◆ Problem details:
Retype the data from the line with "How far from the lens" through the end of the data, keeping every line exactly as it stands.
<<<<
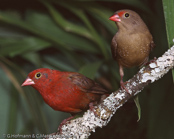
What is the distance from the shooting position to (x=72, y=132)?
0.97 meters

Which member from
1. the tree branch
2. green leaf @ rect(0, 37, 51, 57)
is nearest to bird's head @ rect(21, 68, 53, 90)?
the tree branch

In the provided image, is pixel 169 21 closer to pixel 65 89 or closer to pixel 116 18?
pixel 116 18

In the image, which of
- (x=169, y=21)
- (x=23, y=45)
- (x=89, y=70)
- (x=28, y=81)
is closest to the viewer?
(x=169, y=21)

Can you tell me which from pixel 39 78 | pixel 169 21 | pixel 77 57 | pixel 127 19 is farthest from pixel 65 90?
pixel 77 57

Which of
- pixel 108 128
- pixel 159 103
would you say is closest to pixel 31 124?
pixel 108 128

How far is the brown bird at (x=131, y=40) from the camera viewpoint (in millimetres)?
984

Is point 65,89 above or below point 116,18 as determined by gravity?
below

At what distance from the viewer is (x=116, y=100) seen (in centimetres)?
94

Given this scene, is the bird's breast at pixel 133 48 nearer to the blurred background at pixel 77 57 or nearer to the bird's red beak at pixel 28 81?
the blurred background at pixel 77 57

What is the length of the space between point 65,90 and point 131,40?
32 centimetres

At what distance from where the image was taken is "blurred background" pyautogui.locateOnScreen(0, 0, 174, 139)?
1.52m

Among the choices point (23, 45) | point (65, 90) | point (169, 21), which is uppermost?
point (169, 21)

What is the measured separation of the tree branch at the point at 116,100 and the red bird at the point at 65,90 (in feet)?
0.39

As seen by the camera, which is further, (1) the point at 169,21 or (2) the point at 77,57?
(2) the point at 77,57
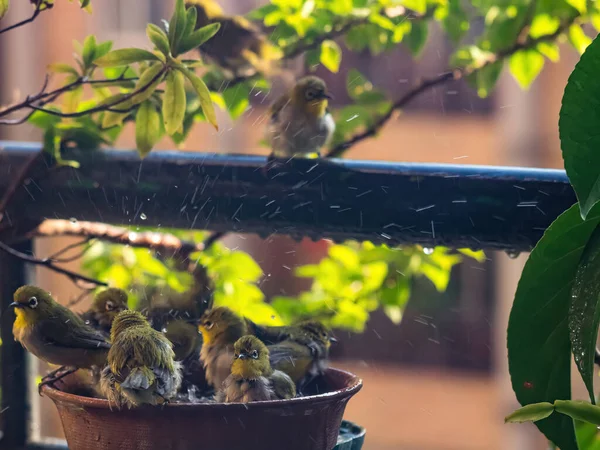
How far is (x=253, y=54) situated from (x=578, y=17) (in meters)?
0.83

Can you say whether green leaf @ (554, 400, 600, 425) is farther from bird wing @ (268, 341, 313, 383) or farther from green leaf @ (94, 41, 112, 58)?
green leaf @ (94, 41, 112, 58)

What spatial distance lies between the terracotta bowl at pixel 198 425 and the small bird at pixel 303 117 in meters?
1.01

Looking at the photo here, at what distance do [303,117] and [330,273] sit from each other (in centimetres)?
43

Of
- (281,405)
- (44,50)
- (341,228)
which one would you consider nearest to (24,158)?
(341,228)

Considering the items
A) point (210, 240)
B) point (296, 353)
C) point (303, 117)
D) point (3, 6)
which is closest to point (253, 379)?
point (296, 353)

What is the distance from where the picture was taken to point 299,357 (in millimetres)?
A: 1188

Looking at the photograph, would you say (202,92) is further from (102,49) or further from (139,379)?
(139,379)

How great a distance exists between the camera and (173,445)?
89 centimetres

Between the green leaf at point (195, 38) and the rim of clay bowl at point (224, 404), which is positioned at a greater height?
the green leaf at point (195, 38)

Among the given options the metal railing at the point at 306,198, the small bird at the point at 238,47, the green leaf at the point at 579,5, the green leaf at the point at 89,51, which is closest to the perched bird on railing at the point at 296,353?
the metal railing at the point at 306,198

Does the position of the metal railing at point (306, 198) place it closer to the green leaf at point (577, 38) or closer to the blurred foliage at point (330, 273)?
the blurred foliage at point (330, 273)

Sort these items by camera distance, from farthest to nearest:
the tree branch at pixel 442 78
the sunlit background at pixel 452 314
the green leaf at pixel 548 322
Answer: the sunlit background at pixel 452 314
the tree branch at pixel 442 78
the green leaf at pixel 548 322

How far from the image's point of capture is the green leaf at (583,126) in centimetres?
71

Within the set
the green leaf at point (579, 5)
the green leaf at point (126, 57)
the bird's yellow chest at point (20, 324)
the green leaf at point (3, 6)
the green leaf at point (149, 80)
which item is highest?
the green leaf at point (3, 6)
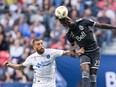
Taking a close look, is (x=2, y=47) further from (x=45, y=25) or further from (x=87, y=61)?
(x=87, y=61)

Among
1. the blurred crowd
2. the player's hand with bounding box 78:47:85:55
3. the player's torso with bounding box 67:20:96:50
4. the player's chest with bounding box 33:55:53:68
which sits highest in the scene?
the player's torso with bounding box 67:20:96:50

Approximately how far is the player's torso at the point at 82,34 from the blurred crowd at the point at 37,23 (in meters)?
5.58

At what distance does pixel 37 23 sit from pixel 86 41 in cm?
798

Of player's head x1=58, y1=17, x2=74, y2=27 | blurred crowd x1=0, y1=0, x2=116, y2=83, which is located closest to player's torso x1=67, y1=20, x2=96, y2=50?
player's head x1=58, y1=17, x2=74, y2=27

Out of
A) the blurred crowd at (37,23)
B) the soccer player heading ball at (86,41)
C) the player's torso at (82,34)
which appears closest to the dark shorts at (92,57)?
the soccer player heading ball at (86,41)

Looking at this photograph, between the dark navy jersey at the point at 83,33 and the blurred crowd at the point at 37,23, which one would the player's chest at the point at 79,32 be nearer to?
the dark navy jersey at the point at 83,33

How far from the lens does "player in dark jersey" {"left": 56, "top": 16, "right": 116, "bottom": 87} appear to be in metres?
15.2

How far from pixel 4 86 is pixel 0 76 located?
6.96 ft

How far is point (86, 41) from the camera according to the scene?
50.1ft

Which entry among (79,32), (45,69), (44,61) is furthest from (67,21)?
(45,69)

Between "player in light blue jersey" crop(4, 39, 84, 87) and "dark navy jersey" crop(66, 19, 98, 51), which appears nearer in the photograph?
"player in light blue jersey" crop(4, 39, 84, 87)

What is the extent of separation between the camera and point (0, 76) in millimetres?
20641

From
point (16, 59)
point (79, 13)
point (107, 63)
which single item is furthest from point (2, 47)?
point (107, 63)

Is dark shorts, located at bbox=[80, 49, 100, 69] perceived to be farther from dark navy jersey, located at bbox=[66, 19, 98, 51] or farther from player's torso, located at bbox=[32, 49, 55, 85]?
>>>>
◆ Solution:
How far from the lens does "player in dark jersey" {"left": 56, "top": 16, "right": 116, "bottom": 87} appear to be in metres?
15.2

How far from pixel 4 86 is pixel 0 76 located?
6.96 ft

How far is point (86, 41) from the camera according to the scene?
50.1ft

Which entry among (79,32), (45,69), (44,61) is furthest from (67,21)?
(45,69)

Between "player in light blue jersey" crop(4, 39, 84, 87) and "dark navy jersey" crop(66, 19, 98, 51), which appears nearer in the photograph?
"player in light blue jersey" crop(4, 39, 84, 87)

What is the extent of separation between the camera and point (0, 76) in millimetres?
20641

From
point (16, 59)
point (79, 13)
point (107, 63)
which single item is furthest from point (2, 47)?
point (107, 63)

Is dark shorts, located at bbox=[80, 49, 100, 69] perceived to be farther from dark navy jersey, located at bbox=[66, 19, 98, 51] or farther from player's torso, located at bbox=[32, 49, 55, 85]?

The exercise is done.